• Task to complete: In the account of the Missouri River expedition below, what name did the Indians give the mound that Captains Lewis and Clarke went to see?

• Provided passage:
A few miles above the mouth of the Great Sioux, on the north, or Dakota side of the river, they killed a buffalo, a deer and a beaver. They also saw some elk. The place where the buffalo was killed they described as a beautiful prairie, and gave it the name of Buffalo Prairie. They mention on the south side of the river, a bluff of blue clay, rising to the height of 180 or 190 feet. Several miles from this, on the south side of the river, Captains Lewis and Clarke, with ten of their men, went to see a mound regarded with great terror by the Indians, and called by them the Mountain of the Little Spirits. They believed it was the abode of little devils in human form, eighteen inches high, and having large heads; that they had sharp arrows,
and were always on the watch to kill those who might approach their place of residence. The Sioux, Mahas and Ottoes never would visit the hill or mound for fear of the vengeance of the Little Spirits. The mound, though extraordinary in its formation, they did not regard as artificial. From its top they could see large herds of buffalo feeding at a distance.
On the 26th they passed the mouth of Yankton river, and, on landing, were met by several Indians, who informed them that a large body of Sioux were encamped near. On the 30th and 31st they held a council with the Sioux, and smoked with them the pipe of peace. The Indians exhibited their skill in dancing and various other amusements to entertain their visitors. These Indians were the Yankton tribe of the Sioux nation. Their grand chief was We-u-cha, or in English, Shake IIand. Speeches were made and presents exchanged.
On the 1st of September the explorers passed Calumet Bluffs, and the next day Bonhomme Island, near which they visited some ancient earthworks, or fortifications, on the south, or Nebraska, side of the Missouri. They made a minute and careful examination of these works. embraced nearly five hundred acres. A day or two after, on a hill to the south, near Cedar Island, they discovered the backbone of a fish, 45 feet long, in a perfect state of petrifaction.

• Dataset rows:
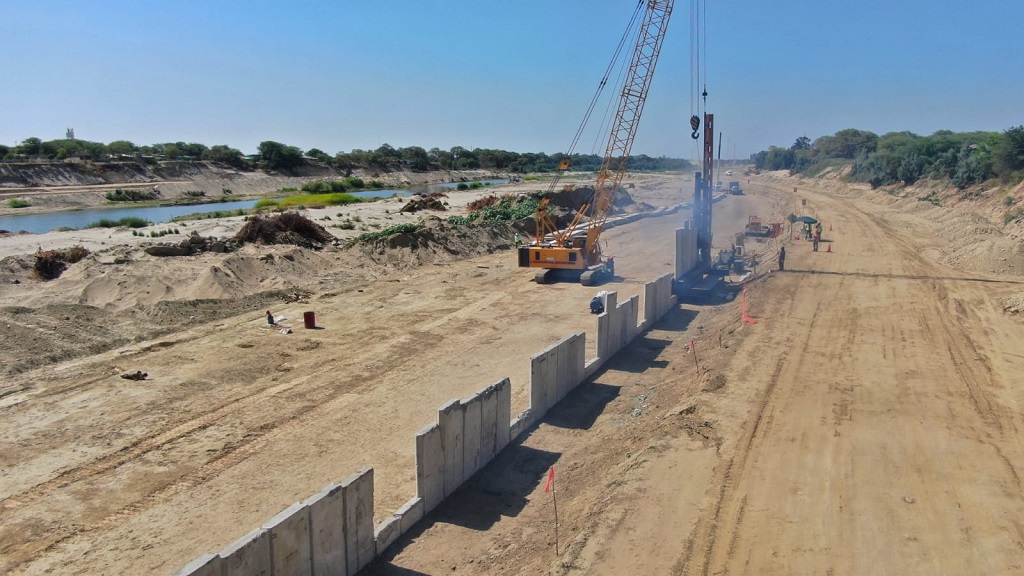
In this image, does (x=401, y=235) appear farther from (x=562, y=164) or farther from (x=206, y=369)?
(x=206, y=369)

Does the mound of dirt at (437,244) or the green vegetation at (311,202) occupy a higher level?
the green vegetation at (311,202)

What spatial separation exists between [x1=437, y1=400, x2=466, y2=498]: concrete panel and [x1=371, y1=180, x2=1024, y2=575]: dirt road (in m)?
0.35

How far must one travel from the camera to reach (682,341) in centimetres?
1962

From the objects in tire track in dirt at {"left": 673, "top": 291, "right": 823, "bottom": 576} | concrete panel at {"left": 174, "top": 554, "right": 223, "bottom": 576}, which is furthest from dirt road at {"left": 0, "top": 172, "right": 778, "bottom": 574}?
* * *
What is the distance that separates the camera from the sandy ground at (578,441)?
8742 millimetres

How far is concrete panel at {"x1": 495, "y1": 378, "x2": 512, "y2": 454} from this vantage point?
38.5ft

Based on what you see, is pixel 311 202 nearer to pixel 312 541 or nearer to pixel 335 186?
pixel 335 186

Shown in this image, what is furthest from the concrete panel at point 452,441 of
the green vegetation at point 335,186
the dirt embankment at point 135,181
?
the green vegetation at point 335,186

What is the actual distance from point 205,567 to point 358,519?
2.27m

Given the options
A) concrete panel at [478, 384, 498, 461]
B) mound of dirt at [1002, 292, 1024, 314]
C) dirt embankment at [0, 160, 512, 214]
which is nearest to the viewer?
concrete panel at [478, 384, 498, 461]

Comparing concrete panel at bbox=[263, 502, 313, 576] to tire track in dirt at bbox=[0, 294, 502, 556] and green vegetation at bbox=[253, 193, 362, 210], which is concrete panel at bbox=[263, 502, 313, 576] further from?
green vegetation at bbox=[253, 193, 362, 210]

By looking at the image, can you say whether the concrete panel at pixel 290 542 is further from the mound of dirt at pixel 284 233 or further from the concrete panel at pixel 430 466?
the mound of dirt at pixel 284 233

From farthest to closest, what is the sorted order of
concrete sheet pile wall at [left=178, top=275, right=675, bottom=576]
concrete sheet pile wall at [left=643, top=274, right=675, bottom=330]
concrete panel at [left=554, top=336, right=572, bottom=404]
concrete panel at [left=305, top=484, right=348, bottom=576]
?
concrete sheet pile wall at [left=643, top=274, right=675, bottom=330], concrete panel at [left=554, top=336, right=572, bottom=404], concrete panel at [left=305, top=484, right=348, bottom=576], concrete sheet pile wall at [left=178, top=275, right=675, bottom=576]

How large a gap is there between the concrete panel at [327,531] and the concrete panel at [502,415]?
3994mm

• Result of the exercise: The Mountain of the Little Spirits.